Julien Cavalier qui les a consultés tous deux a pu d’un trait résumer leur relation :
« Cinq soirs par semaine le Dr A. et le Dr D. se retrouvent dans un obscur petit restaurant chinois de la rue Boyer-Barret […] Nous pourrions croire que le Dr D. et le Dr A. s’apprécient étant donné la nature de leurs échanges et la fréquence de leurs entrevues mais cela constituerait une grave erreur. Ils se vouent réciproquement un mépris très particulier. »
C’est au lecteur maintenant de participer à cette heureuse et stimulante détestation.
Le 3 juin 2018, le Professor-Doktor Schnitzel, doyen de la faculté de Médecine de Wien, écrivait ceci :
« Lorsque les éditions Le Coudrier me firent l’honneur de solliciter une présentation de cet ouvrage, mon esprit fut le siège d’un dilemme presque insoluble. D’une part, le souvenir de ces deux étudiants d’alors n’était pas sans irriter ma plume : je voyais à nouveau ces insupportables carabins, pétris d’orgueil, qui prétendaient pouvoir se dispenser de mon enseignement. D’autre part, il fallait me résoudre à l’évidence : la publication de cette correspondance constituait un apport décisif à la littérature médicale. Il s’agit bien en effet d’un document de première main, auquel les générations futures devront se référer, essentiel à la compréhension de notre Siècle nouveau, nécessaire pour éclairer la marche du Progrès scientifique.
De notre bonne ville de Wien, c’est avec émotion que je salue mes désormais héroïques Confrères, les Dr Aperstein et Decourtsberg.
Et que vive la Science médicale ! »
Extrait
23/02/2017
Cher Confrère,
Merci de votre diagnostic.
Après examens complémentaires.
Le patient souffrirait d’un syndrome Twill avec aggravation en forme de petit col français. Intervention requise pour éviter toute hirondelle de renfort.
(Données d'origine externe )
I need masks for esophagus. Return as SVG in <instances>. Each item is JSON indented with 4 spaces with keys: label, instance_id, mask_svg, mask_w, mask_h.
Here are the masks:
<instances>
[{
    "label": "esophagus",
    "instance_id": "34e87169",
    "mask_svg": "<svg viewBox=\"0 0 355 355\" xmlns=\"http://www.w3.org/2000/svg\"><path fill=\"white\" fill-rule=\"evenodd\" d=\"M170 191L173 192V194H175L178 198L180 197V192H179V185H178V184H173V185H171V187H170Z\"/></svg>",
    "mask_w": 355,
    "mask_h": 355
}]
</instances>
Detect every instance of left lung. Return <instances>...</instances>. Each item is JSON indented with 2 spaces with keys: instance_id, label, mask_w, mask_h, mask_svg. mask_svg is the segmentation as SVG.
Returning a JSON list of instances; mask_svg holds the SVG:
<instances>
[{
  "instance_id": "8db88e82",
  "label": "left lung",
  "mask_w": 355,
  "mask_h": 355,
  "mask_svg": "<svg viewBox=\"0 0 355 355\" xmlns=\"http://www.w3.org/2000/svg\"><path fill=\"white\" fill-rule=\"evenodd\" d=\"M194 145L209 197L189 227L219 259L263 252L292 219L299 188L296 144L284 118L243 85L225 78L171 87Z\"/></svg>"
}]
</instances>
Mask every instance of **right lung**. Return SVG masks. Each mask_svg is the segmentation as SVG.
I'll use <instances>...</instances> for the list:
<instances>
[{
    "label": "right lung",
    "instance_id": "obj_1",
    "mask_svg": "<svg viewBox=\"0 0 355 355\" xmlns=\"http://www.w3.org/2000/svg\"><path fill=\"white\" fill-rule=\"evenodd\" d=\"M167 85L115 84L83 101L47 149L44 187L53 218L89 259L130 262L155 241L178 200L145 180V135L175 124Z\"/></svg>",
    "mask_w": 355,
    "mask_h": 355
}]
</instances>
Concernant les lunettes, le grossissement Wayfarer me semble anachronique, un Caravan eût été plus judicieux.
Vôtre,
Dr Decourtsberg
23/02/2017
Cher Confrère,
votre savoir m’impressionne : qu’est-ce donc que le grossissement Wayfarer ? On devine que votre patientèle est essentiellement composée de célébrités – moi, humble praticien du XIV<sup>e</sup>, qui ne (mal)traite que des plumitifs désargentés et mal attifés (avec 2 t ?) que j’espère néanmoins hâter vers la tombe – … Je ne doute pas que vous aurez la bonté de me présenter à la jet society un de ces jours, au bar du Meurice ou ailleurs…
Vôtre,
Dr Aperstein
23/02/2017
Cher Confrère,
Vous impressionner me ravit d’autant que je sens bourgeonner en vous comme prémices admiratives me concernant.
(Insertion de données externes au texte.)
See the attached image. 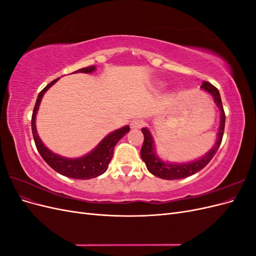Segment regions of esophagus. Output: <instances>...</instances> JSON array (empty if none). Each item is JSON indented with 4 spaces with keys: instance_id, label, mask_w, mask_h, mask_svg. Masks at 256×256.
<instances>
[{
    "instance_id": "1",
    "label": "esophagus",
    "mask_w": 256,
    "mask_h": 256,
    "mask_svg": "<svg viewBox=\"0 0 256 256\" xmlns=\"http://www.w3.org/2000/svg\"><path fill=\"white\" fill-rule=\"evenodd\" d=\"M144 126V122L142 120H134L130 122V127L132 129H141Z\"/></svg>"
}]
</instances>
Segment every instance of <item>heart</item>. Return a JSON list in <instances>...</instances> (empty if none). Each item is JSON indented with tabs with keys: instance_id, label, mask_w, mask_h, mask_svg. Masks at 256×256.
<instances>
[{
	"instance_id": "obj_1",
	"label": "heart",
	"mask_w": 256,
	"mask_h": 256,
	"mask_svg": "<svg viewBox=\"0 0 256 256\" xmlns=\"http://www.w3.org/2000/svg\"><path fill=\"white\" fill-rule=\"evenodd\" d=\"M156 85H157V88H164V82H161V81H158V82H156Z\"/></svg>"
}]
</instances>
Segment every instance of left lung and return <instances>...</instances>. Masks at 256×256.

Le grossissement Wayfarer : modèle unique de scanner Ray-Ban auquel je préfère pour ma part le Caravan, lumière préprintanière oblige. Il offre une précision non égalée lorsqu’il est augmenté d’un recouvrement Super 150s que je vous recommande pour votre cabinet.
Je vous envie cette philanthropie, voici bien longtemps que j’ai renoncé à toute forme de maltraitance populaire. […]
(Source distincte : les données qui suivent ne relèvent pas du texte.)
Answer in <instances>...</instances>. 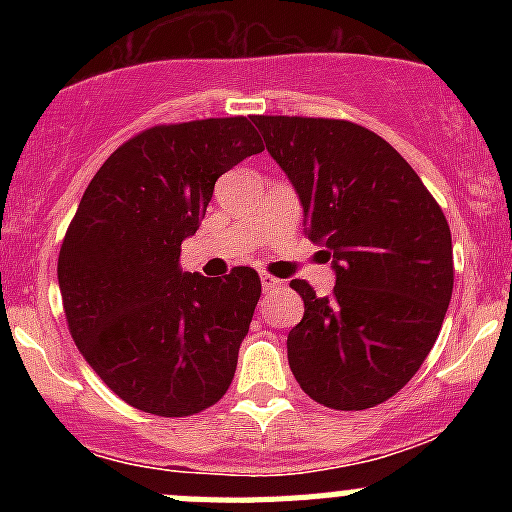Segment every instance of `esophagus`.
I'll return each mask as SVG.
<instances>
[{
  "instance_id": "obj_1",
  "label": "esophagus",
  "mask_w": 512,
  "mask_h": 512,
  "mask_svg": "<svg viewBox=\"0 0 512 512\" xmlns=\"http://www.w3.org/2000/svg\"><path fill=\"white\" fill-rule=\"evenodd\" d=\"M261 287H264L266 292H269V289L282 287V282H279L277 277H271V274H261Z\"/></svg>"
}]
</instances>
Madame d’Antin Tournay de Vaillac entre à l’instant dans le vestibule, je vous l’enverrai sous peu pour migraine récalcitrante.
Croyez en mes meilleurs sentiments,
Dr Decourtsberg
23/02/2017
Cher Confrère,
Quoique fort savant, vous m’inquiétez: ne seriez-vous pas sujet parfois à des bouffées de naïveté ? L’admiration est un sentiment que je ne goûte guère et s’il m’arrive de l’appliquer, c’est uniquement (et modestement) à mon sujet. Quant à ma philanthropie populaire, elle était chleuastique, si j’ose ce néologisme.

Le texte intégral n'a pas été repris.